Cannabinoid receptor system

Another cornerstone in cannabinoid research was the identification of the specific binding sites of d-9-THC in the brain [Devane et al. 1988], which was followed by the cloning of cannabinoid 1 receptor (CB1R) [Matsuda et al. 1990]. This system was named the ‘cannabinoid receptor system’ due to the binding affinity of d-9-THC to these receptors as a partial agonist. Shortly after, a second receptor, CB2R, was discovered [Munro et al. 1993]. Around the same time, the existence of the endocannabinoid system was confirmed by Devane and colleagues following the extraction of a molecule, an ethanolamine of arachidonic acid (AEA), which bound to these receptors [Devane et al. 1992]. This endocannabinoid agonist was given the name ‘anandamide’, based on a Sanskrit word meaning ‘bliss’. Mechoulam and colleagues isolated the second endocannabinoid neurotransmitter, 2-arachidonylglycerol (2-AG), 3 years later [Mechoulam et al. 1995]. Research in more recent years has shown that d-9-THC, as a partial agonist, resembles anandamide in its CB1 affinity, albeit with less efficacy than anandamide, whilst displaying even lower efficacy at CB2Rs than at CB1Rs in vitro [Pertwee, 2008].
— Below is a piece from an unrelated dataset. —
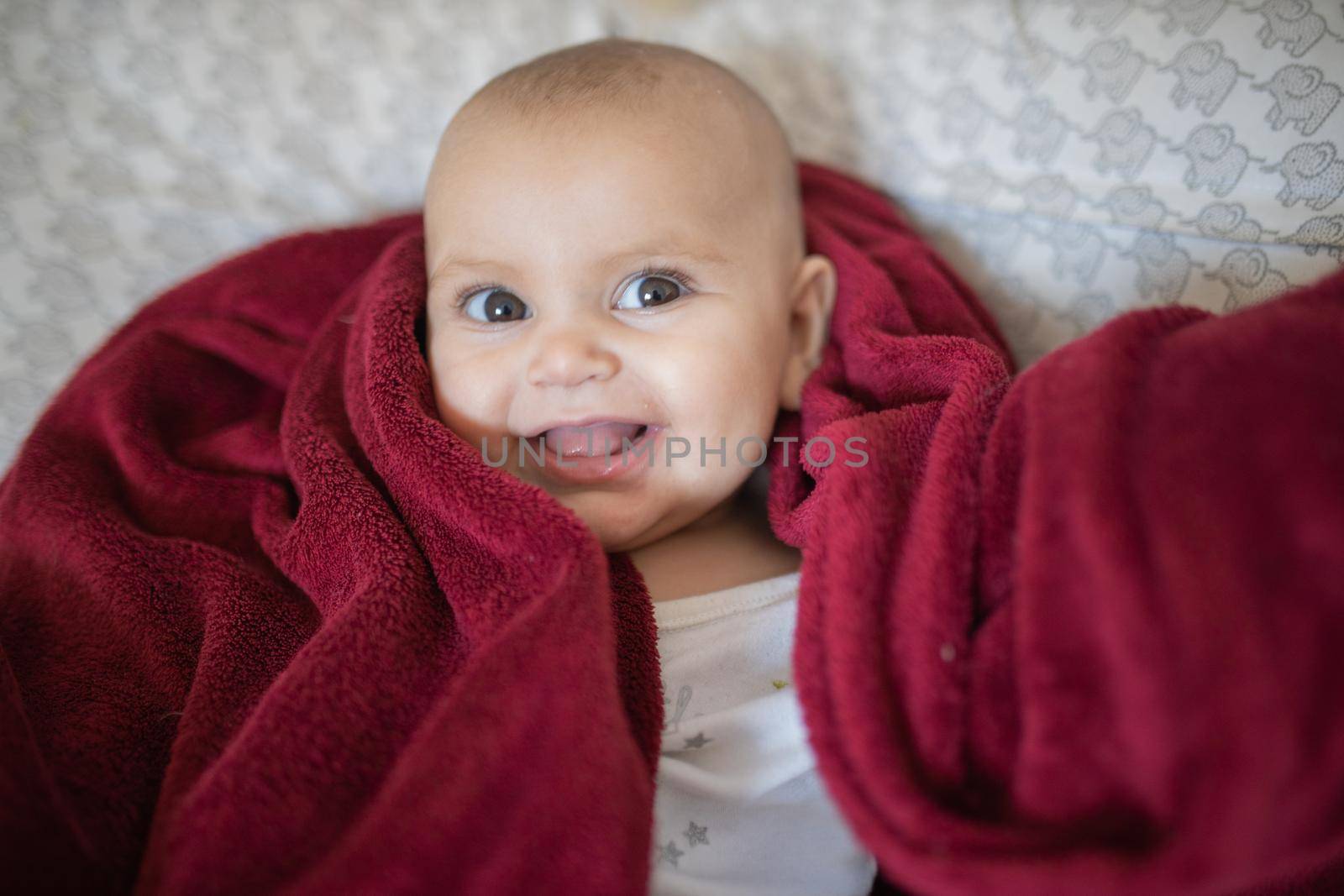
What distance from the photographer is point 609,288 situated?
0.83 m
Cannabinoid 1 and 2 receptors

CB1Rs are mainly in the brain, particularly in the substantia nigra, the basal ganglia, limbic system, hippocampus and cerebellum, but are also expressed in the peripheral nervous system, liver, thyroid, uterus, bones and testicular tissue [Russo and Guy, 2006; Pagotto et al. 2006; Pertwee, 2006]. CB2Rs are mostly expressed in immune cells, spleen and the gastrointestinal system, and to some extent in the brain and peripheral nervous system [Izzo, 2004; Pertwee, 2006]. Interestingly, both CB1 and CB2Rs are also found in human placenta and have been shown to play a role in regulating serotonin transporter activity [Kenney et al. 1999]. Indeed further research has revealed that the endocannabinoid system also plays a significant role in various aspects of human reproduction [Taylor et al. 2010].
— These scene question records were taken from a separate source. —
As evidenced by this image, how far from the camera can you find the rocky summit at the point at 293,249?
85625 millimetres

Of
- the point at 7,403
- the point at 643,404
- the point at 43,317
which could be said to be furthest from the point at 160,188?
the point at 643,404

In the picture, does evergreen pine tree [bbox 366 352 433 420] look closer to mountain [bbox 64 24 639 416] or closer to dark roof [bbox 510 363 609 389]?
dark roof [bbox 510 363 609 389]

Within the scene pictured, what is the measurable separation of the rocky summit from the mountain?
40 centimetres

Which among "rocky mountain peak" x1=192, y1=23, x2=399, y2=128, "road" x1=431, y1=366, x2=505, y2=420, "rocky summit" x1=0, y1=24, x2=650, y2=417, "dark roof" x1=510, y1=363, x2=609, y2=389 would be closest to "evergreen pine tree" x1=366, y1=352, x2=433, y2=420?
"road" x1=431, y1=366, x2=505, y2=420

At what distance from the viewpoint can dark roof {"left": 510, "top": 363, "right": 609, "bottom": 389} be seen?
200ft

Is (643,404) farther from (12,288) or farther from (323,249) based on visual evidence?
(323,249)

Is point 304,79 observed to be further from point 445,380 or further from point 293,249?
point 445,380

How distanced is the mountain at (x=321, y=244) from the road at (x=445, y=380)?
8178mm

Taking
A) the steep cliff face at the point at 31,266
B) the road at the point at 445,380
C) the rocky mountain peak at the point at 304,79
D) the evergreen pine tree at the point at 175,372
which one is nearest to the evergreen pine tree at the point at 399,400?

In the brain, CB1Rs are found at the terminals of central and peripheral neurons, where they mostly mediate inhibitory action on ongoing release of a number of excitatory and inhibitory dopaminergic, gamma-aminobutyric acid (GABA), glutamatergic, serotoninergic, noradrenalin and acetylcholine neurotransmitter systems (Figure 1). Because of the involvement of these systems they affect functions such as cognition, memory, motor movements and pain perception [Howlett et al. 2002]. The release of endocannabinoids, such as AEA and 2-AG, from the postsynaptic sites to the synaptic cleft occur in response to elevation of intracellular calcium and they then act as retrograde neurotransmitters on presynaptically located CB1Rs to maintain homeostasis and prevent the excessive neuronal activity [Howlett et al. 2002; Terry et al. 2009]. They are then rapidly removed from the extracellular space by cannabinoid transporters, often referred to as anandamide membrane transporters, which facilitate their breakdown by internalizing the molecule and allowing access to fatty acid amide hydrolase [Pertwee, 2010]. Despite its significance in the endocannabinoid system, little is known about the cannabinoid transporters.
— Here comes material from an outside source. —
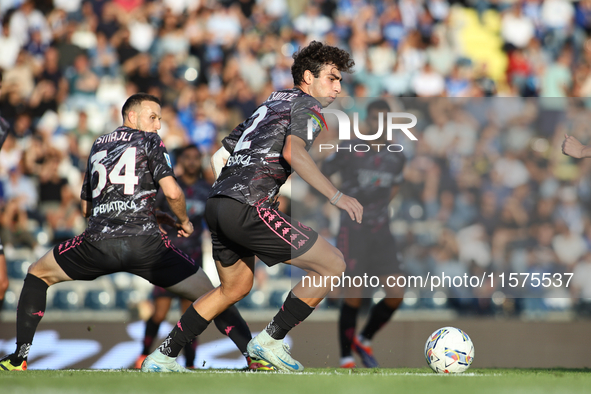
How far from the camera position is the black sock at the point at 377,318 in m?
6.79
When cannabis is used, d-9-THC as a partial agonist binds to CB1R and acts in a less selective manner in inhibiting the release of neurotransmitters normally modulated by endocannabinoids such as AEA and 2-AG. It has been putatively suggested that it may also increase the release of dopamine, glutamate and acetylcholine in certain brain regions, possibly by inhibiting the release of an inhibitory neurotransmitter like GABA onto dopamine, glutamate or acetylcholine-releasing neurons.